Untuk menyeimbangkan neraca keuangan, sejumlah BUMN terutama yang bergerak di bidang energi dan infrastruktur, terancam harus menghentikan investasi dalam lima tahun ke depan.
"Satu per satu masalah yang ditanam oleh rezim berkuasa saat ini mulai meletus menjadi ancaman. Kita sudah mengingatkan dari awal bahwa pembangunan infrastruktur yang dilakukan saat perekonomian sedang lesu dan negara tak punya uang sangatlah berbahaya. Tapi Presiden berdalih bahwa pembangunan infrastruktur tak akan membebani APBN," sebut Fadli dalam keterangannya, Kamis (7/8).
"Kini kita bisa sama-sama melihat bahwa dalih tersebut tidaklah benar. Pada kenyataannya pembangunan tadi telah dibiayai oleh utang BUMN yang risikonya pasti kembali lagi ke APBN," tambahnya.
Sebagai gambaran, saat ini total utang BUMN mencapai Rp 4.825 trliun atau naik Rp 1.337 triliun dibandingkan catatan utang tahun 2014 yang sebesar Rp 3.488 triliun. Kalau diperhatikan data-data mengenai utang Indonesia, lonjakan utang sektor publik terjadi sejak tahun 2014 memang terutama disebabkan lonjakan utang BUMN.
Jelas Fadli, ada dua masalah fatal terkait utang BUMN tersebut. Pertama, sebagian besar utang itu merupakan utang jangka pendek. Ini akan berbahaya, sebab situasi perekonomian baik global maupun domestik sedang mengalami kontraksi. Kedua, dari data yang dia pegang, sekitar 60 persen utang tersebut berbentuk valuta asing yang rentan terhadap fluktuasi nilai tukar rupiah. Jika nilai tukar rupiah melemah, BUMN tentu akan semakin berdarah-darah.
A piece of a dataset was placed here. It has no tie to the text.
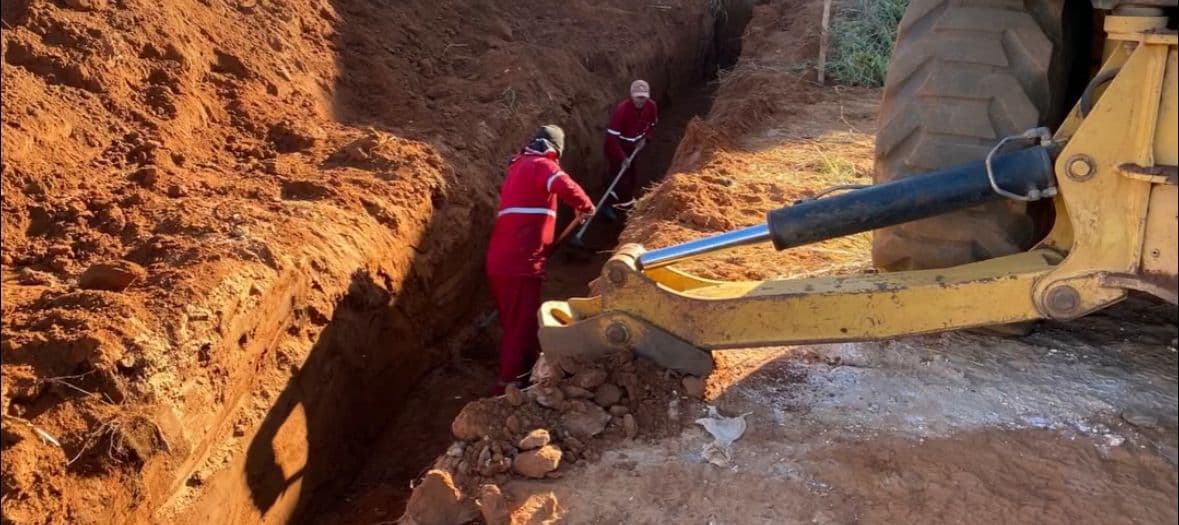 Prefeitura do Prata realiza obras de drenagem no bairro Jardim Gabriela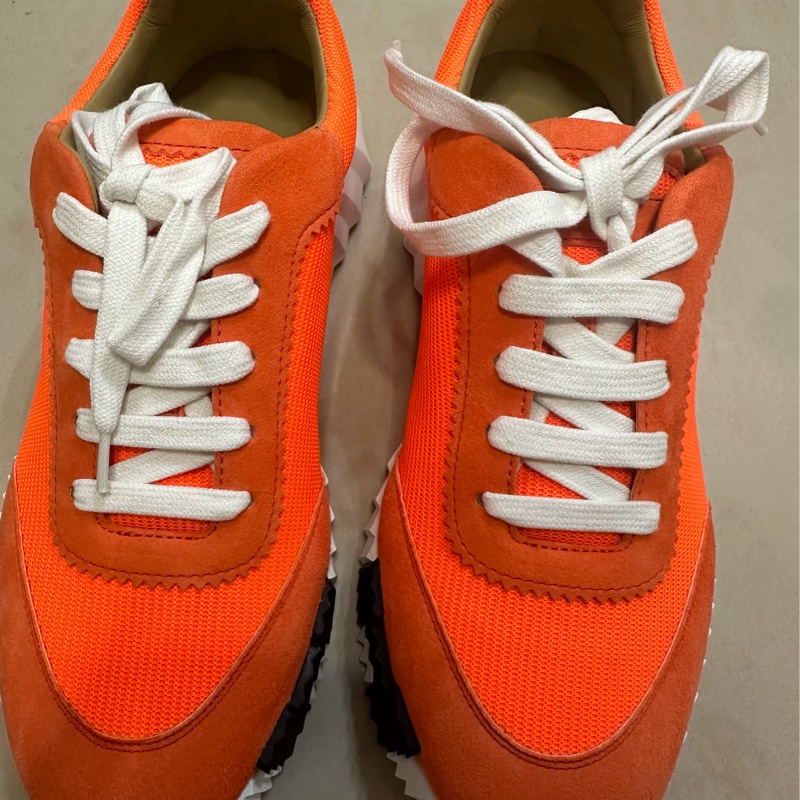 二手正品經典橘色馬仕鞋-2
Meski total aset BUMN naik menjadi Rp 7.212 triliun pada akhir 2017, dengan angka utang Rp 4.825 triliun, rasio utang BUMN sudah mencapai 67 persen aset. Ini sudah lampu merah sebenarnya. Celakanya, terang Fadli, dalam kondisi semacam itu, Kementerian BUMN masih menargetkan untuk menambah utang hingga Rp 5.253 triliun sepanjang tahun ini.
"Coba anda bayangkan, dalam tiga tahun terakhir sejak 2014, semua BUMN karya kita utangnya naik di atas 100 persen, bahkan ada yang lebih dari 600 persen. Ini kekeliruan kebijkan. PT Waskita Karya Tbk, misalnya, utangnya meroket hingga 669 persen. Meskipun tak sampai meroket, PT Wijaya Karya Tbk lonjakan utangnya mencapai 181 persen, PT Adhi Karya Tbk utangnya naik 155 persen, dan PT Pembangunan Perumahan Tbk utangnya naik 125 persen. Dari sudut pandang manapun, kenaikan tersebut sangat tidak sehat," tutur politisi Gerindra itu.
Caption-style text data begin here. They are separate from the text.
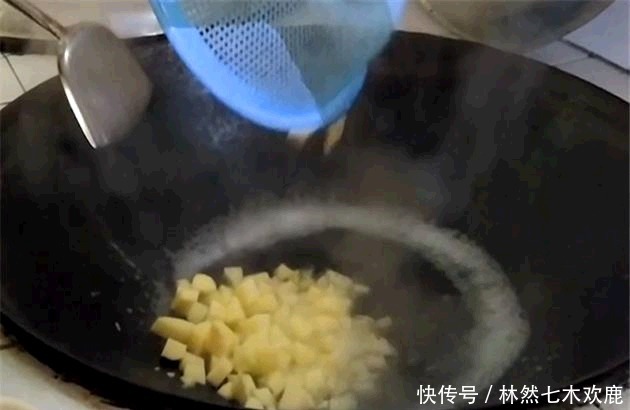 小吃|土豆新吃法，在家也能做出街边小吃的味道，小朋友连说“真好吃”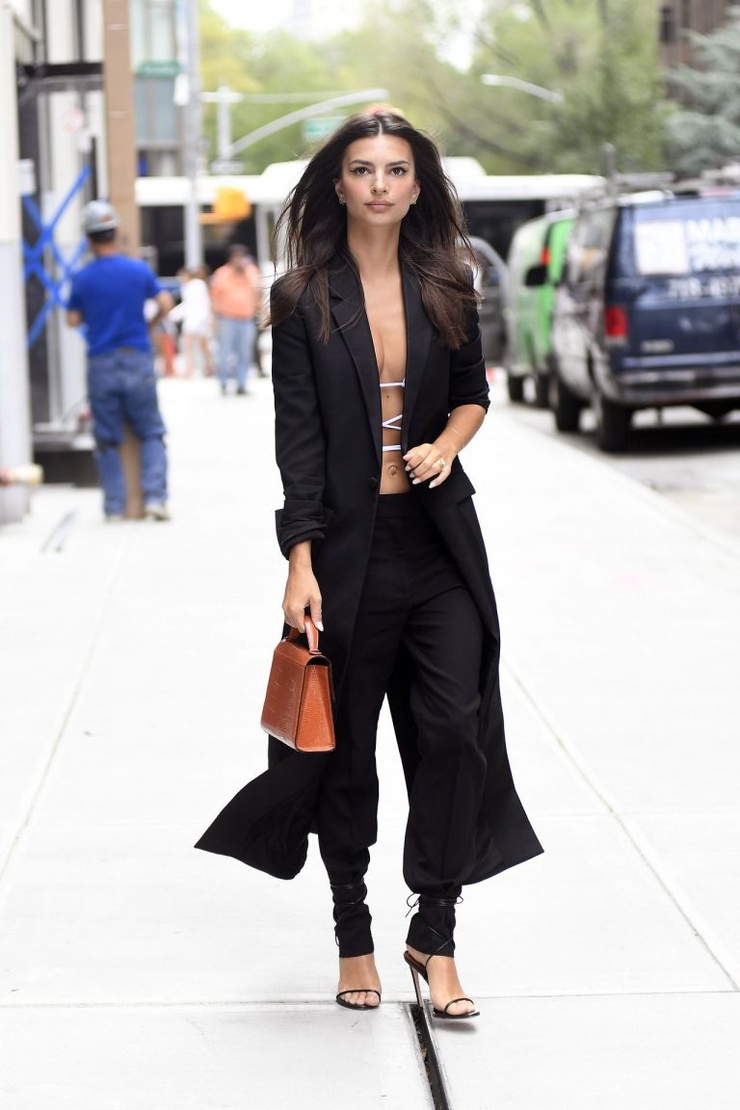Emily Ratajkowski
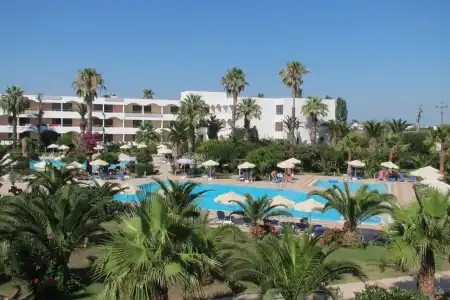Tigaki Beach - 0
Tidak heran, sambung dia, Standard & Poor's Global Ratings telah memberi kartu kuning bagi BUMN kita. Neraca BUMN memang terus memburuk sesudah terlibat dalam berbagai proyek infrastruktur pemerintah. BUMN, terutama yang berada di sektor kelistrikan dan konstruksi telah mencetak utang yang sangat besar. Hal ini telah menyebabkan neraca perseroan jadi berdarah-darah.
Masih kata Fadli, akibat perencanaan pemerintah yang ceroboh, saat ini kita telah masuk dalam jebakan utang yang sangat berbahaya. Masyarakat tak boleh lupa, seluruh krisis ekonomi yang pernah terjadi selalu terkait dengan utang. Krisis pada tahun 1997-1998, misalnya, terjadi akibat akumulasi utang yang terjadi pasca-liberalisasi sektor keuangan pada dekade 1980-an. Begitu juga dengan krisis utang di Amerika Latin pada dekade 1980-an, disebabkan oleh ekspansi fiskal dan akumulasi utang pemerintah yang berlebihan.
"Bagaimana pemerintah akan mengatasi krisis utang BUMN ini? Dengan PMN (Penyertaan Modal Negara)? Dari mana pemerintah mendapatkan uang untuk memberikan PMN? Dari menambah utang pemerintah? Ini kan jadi seperti lingkaran setan, karena ujung-ujungnya tetap kembali ke APBN. Itu sebabnya, saat Presiden dulu mengklaim bahwa pembangunan infrastruktur tidak akan membebani APBN, sejak awal saya menganggapnya omong kosong. Cukup jelas semua itu kini sedang mengarah untuk membebani APBN," tutup Fadli Zon.